Rione éclata de rire. « Nous revenons de loin, amiral. Maintenant, allons à Unité Suppléante. Mais, avant tout, il se trouve que je sais que vous allez recevoir un autre visiteur qui devrait arriver demain.
— Qui ça ?
— Quelqu’un de très haut rang. Qui pourrait même détenir ce à quoi nous aspirons le plus en ce moment, vous et moi. »
Dix
Le lendemain, Geary ne fut donc pas surpris de recevoir un appel de l’amiral Timbal lui demandant de passer à la station d’Ambaru pour une conférence de liaison aux termes très vaguement définis.

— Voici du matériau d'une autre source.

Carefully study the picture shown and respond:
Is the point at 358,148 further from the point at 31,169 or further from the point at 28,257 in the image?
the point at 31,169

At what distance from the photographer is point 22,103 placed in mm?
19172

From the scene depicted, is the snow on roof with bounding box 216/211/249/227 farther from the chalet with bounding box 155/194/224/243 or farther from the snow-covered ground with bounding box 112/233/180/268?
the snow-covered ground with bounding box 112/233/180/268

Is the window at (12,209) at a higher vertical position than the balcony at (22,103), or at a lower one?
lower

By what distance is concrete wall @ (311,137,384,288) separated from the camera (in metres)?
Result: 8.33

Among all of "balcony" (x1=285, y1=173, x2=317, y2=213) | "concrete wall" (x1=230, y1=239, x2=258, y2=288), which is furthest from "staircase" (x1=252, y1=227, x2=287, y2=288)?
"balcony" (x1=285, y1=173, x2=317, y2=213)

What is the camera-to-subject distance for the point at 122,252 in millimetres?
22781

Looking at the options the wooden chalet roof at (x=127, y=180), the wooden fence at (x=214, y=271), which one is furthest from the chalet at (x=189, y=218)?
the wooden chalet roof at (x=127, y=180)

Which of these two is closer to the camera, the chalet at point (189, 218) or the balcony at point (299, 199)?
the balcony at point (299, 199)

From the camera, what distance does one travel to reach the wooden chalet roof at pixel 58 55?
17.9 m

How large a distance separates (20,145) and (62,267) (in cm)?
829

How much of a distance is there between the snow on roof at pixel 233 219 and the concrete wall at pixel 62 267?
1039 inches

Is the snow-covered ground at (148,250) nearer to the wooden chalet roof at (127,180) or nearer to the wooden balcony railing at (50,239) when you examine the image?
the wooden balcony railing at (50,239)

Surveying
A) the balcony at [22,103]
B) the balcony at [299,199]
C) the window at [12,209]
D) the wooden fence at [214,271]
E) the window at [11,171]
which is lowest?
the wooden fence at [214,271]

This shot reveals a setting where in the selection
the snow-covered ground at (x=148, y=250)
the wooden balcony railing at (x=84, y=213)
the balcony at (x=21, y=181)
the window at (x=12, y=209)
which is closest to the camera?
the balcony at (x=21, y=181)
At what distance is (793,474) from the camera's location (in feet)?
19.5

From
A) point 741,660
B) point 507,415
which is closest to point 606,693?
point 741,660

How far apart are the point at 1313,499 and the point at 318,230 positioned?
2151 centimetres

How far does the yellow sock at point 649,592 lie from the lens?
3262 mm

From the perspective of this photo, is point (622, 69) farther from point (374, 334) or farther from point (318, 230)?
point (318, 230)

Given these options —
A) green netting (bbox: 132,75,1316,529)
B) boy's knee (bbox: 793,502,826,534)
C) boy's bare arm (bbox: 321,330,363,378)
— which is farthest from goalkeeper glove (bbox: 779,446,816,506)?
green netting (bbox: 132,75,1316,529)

Timbal vint l’accueillir dans la soute des navettes, congédia d’un geste les fusiliers et les soldats chargés de veiller à leur sécurité, et prit la tête dans les coursives curieusement désertes de la station pour le conduire dans ses entrailles. « Que pensez-vous de la situation en général ? demanda-t-il à Geary pendant le trajet. Il y a quelque chose que je tenais à vous montrer », ajouta-t-il avant que celui-ci eût pu répondre.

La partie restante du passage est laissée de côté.